On en vient alors au petit jeu sémantique initié au tout début de ce billet. Pour Nougaro, c'est "il y avait une ville". Je pense qu'avec ce que j'ai essayé d'expliquer plus haut, vous voyez le lien, l'incroyable impression de disparition éclair de Detroit, comme frappée par un rayon mortifère... Mais, pour Thomas B. Reverdy, c'est "Il était une ville". Un auxiliaire qui change bien des choses.
Et qui se justifie là encore dans le texte du roman. Et si, finalement, on était dans un conte ? Un conte gothique, dans un univers digne des frères Grimm, avec un univers oppressant et effrayant et son croquemitaine. Je n'ai pas parlé de ce dernier, je vous laisserai le découvrir, mais il existe bien. Il ne s'agit pas d'un ogre, d'un loup-garou, d'un zombie ou autre, mais d'un être comme vous et moi.
Un personnage qui va s'assimiler à un conte populaire, celui du joueur de flûte de Hamelin. A plusieurs reprises, cette idée revient en guise d'explication à l'hémorragie de cette population ayant abandonné le centre-ville en laissant presque tout derrière elle. Plus particulièrement, ce sont les innombrables disparitions d'enfants qui font naître cette idée du joueur de flûtes...
Dans ce roman où la neige, le froid et la nuit tiennent une place importante, ajoutant au côté apocalyptique de l'histoire, il y a énormément d'impuissance. Le drame se déroule sous nos yeux, mais ce n'est qu'une des séquelles, une radicelle, du drame central qui a fait de Detroit un amas de ruines mortes-vivantes.
Mais, on a aussi des personnages qui ne baissent jamais les bras. Croient-ils encore à quelque chose, en Dieu, au bien et au mal, à n'importe quel discours qu'on pourrait leur servir ? Possible, mais surtout, je crois qu'ils croient tous profondément en l'humanité. Ils la croient capables de surmonter ce malheur et, pourquoi pas, recréer autre chose. Se rebâtir une existence.

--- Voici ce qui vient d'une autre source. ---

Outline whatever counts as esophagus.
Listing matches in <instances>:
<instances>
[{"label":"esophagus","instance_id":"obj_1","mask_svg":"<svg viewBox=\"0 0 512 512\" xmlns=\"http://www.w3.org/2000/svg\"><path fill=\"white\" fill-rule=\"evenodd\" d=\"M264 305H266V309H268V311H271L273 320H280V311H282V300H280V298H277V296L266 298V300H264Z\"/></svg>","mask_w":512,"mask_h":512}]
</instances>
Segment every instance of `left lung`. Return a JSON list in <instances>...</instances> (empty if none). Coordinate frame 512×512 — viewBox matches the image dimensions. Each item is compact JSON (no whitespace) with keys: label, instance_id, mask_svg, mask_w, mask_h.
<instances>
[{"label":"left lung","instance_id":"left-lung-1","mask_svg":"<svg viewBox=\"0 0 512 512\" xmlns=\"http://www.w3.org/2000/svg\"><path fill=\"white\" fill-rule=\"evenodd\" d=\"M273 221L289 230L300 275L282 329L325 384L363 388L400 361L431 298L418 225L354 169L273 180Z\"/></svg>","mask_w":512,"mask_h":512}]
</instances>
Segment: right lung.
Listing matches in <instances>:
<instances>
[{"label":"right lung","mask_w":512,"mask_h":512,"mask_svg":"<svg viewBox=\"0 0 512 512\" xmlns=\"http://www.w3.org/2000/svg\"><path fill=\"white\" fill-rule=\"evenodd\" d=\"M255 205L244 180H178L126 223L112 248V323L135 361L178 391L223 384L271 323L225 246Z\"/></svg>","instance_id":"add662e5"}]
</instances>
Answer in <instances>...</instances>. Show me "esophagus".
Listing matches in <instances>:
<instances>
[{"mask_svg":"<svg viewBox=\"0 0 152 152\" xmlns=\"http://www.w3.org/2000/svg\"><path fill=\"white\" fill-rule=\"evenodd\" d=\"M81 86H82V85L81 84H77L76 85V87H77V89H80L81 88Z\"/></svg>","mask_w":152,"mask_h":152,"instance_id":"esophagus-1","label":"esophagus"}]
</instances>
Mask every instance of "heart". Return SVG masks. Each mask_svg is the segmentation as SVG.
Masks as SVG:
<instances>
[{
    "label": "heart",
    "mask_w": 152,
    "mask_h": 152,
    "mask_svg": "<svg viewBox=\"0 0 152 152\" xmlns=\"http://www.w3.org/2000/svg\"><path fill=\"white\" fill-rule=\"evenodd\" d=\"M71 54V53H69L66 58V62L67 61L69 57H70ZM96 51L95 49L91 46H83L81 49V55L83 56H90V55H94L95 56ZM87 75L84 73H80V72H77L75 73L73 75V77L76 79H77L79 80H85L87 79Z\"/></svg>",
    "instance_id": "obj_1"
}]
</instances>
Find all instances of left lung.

J'ai découvert Thomas B. Reverdy avec ce roman, je n'avais pas été attiré par "les évaporés", son plus grand succès jusqu'ici. Un tort, peut-être, il faudrait que je me penche plus sérieusement sur la question. Car cet exercice de style entre réalité et horreur, les deux sachant parfaitement se côtoyer de près, hélas, m'a fait passer un bon moment de lecture.